El regreso del hijo prodigo es una obra pintada por Rembrandt Harmenszoon van Rijn, pintor y grabador holandés, en los últimos años de su vida (1669). Rembrandt fue un la historia del arte uno de los mayores maestros barrocos de la pintura y el grabado, y el artista más importante de la historia de Holanda. Su aporte a la pintura coincide con lo que se llamó la edad de oro holandesa, momento cumbre de su cultura, ciencia, comercio, poderío e influencia política.
El
cuadro se encuentra en el Museo Hermitage y fue adquirido por Catalina la Grande
para el Palacio de San Petesburgo que tras la revolución recibió el nombre de
Leningrado.
Se inspira en la Parábola del hijo pródigo
o Parábola del Padre misericordioso del evangelista San Lucas (c.15, v. 11-32).
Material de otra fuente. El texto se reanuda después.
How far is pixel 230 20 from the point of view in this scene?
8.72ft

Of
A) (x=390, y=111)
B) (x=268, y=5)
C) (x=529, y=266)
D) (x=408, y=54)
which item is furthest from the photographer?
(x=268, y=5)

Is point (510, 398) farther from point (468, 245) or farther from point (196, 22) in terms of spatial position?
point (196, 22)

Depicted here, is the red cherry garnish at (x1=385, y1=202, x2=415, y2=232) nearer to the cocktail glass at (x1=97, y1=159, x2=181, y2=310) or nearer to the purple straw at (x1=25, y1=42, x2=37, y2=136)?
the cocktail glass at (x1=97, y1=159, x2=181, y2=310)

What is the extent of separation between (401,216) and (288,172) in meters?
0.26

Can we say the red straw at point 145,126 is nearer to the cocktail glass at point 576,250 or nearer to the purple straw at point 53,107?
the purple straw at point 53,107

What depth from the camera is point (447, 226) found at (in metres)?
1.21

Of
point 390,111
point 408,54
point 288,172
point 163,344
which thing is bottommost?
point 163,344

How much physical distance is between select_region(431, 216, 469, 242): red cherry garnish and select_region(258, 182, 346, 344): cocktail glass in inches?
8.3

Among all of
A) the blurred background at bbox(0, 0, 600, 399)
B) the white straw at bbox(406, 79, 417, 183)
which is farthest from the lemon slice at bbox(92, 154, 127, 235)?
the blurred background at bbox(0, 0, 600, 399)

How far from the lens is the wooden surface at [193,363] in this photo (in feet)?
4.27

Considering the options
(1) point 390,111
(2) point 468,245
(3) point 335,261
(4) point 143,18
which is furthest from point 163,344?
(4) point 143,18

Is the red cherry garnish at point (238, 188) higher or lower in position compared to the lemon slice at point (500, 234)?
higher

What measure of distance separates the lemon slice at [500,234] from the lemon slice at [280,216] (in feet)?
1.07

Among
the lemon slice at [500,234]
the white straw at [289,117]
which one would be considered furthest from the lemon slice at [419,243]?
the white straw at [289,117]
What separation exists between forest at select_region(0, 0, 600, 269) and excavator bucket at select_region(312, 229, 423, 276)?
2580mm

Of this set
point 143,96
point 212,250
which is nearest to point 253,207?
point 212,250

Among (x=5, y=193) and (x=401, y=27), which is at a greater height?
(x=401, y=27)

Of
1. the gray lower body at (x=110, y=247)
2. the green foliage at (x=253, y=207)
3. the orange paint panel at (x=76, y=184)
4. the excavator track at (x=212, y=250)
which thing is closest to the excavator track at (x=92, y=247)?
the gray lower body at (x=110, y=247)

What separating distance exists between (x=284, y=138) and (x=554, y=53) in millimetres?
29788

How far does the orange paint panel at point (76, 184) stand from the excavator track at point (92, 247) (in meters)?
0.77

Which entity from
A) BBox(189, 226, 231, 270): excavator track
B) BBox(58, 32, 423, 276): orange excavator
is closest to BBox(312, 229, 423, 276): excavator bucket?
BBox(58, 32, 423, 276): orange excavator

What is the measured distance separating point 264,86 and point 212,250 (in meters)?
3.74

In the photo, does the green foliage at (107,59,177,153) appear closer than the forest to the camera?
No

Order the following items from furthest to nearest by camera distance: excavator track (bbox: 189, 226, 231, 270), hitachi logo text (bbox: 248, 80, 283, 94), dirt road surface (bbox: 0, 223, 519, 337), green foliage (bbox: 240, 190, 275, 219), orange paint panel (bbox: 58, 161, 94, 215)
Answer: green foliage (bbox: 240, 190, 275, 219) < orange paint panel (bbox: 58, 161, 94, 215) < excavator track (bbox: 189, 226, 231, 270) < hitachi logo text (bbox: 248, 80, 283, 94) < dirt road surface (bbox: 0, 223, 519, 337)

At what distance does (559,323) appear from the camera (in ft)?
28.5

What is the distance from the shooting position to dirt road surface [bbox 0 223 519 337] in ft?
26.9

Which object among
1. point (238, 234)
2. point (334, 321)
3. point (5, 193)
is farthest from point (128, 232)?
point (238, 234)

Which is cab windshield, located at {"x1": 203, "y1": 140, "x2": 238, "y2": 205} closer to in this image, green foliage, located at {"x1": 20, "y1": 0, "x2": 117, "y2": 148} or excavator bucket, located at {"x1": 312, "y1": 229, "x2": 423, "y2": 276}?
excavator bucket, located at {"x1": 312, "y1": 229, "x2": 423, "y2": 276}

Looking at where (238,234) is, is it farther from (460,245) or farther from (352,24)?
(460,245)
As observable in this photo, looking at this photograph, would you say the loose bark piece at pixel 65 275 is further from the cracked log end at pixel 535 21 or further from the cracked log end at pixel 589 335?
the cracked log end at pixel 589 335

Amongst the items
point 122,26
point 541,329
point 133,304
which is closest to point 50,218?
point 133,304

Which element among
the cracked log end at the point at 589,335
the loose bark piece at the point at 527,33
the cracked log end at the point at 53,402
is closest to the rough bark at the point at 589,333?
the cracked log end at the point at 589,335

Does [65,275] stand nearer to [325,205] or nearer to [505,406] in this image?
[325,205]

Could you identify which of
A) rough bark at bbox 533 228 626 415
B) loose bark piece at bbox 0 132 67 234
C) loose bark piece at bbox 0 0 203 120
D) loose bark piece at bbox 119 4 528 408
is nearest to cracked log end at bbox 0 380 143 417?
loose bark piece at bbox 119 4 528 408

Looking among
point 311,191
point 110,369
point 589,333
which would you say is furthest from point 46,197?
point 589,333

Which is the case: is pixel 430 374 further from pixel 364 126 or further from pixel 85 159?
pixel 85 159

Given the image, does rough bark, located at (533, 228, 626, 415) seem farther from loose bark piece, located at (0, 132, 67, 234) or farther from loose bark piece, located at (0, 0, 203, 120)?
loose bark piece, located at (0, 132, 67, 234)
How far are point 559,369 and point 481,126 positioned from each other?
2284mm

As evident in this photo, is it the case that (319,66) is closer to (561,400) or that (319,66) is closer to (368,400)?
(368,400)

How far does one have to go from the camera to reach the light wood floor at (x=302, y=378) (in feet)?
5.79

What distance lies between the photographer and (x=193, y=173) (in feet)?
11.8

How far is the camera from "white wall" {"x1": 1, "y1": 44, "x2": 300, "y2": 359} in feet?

El cuadro muestra la escena del momento del perdón del padre frente al hijo
arrepentido de su propia conducta. En la pintura el rasgo de arrepentimiento se
muestra en que aparece con el cabello
rapado y se arrodilla ante el padre. Viste andrajos con agujeros. El anciano lo
recibe con un gesto amoroso y casi
protector, expresando así sentimientos de misericordia y compasión. Coloca las manos amorosamente en la
espalda del hijo. A la derecha, observa la escena un personaje identificado
como el hijo mayor; viste de manera lujosa y con un yelmo dorado. Al fondo se distinguen dos figuras no bien
identificadas.
La luz incide directamente en esta pareja
padre-hijo, así como en el rostro del personaje de la derecha. El resto de la
composición queda en la sombra. Se ha relacionado el tema de esta obra y su
forma de expresarla con el momento personal que pasaba Rembrandt, viejo, solo y
arruinado, ya próximo a su muerte y a la espera de la misericordia.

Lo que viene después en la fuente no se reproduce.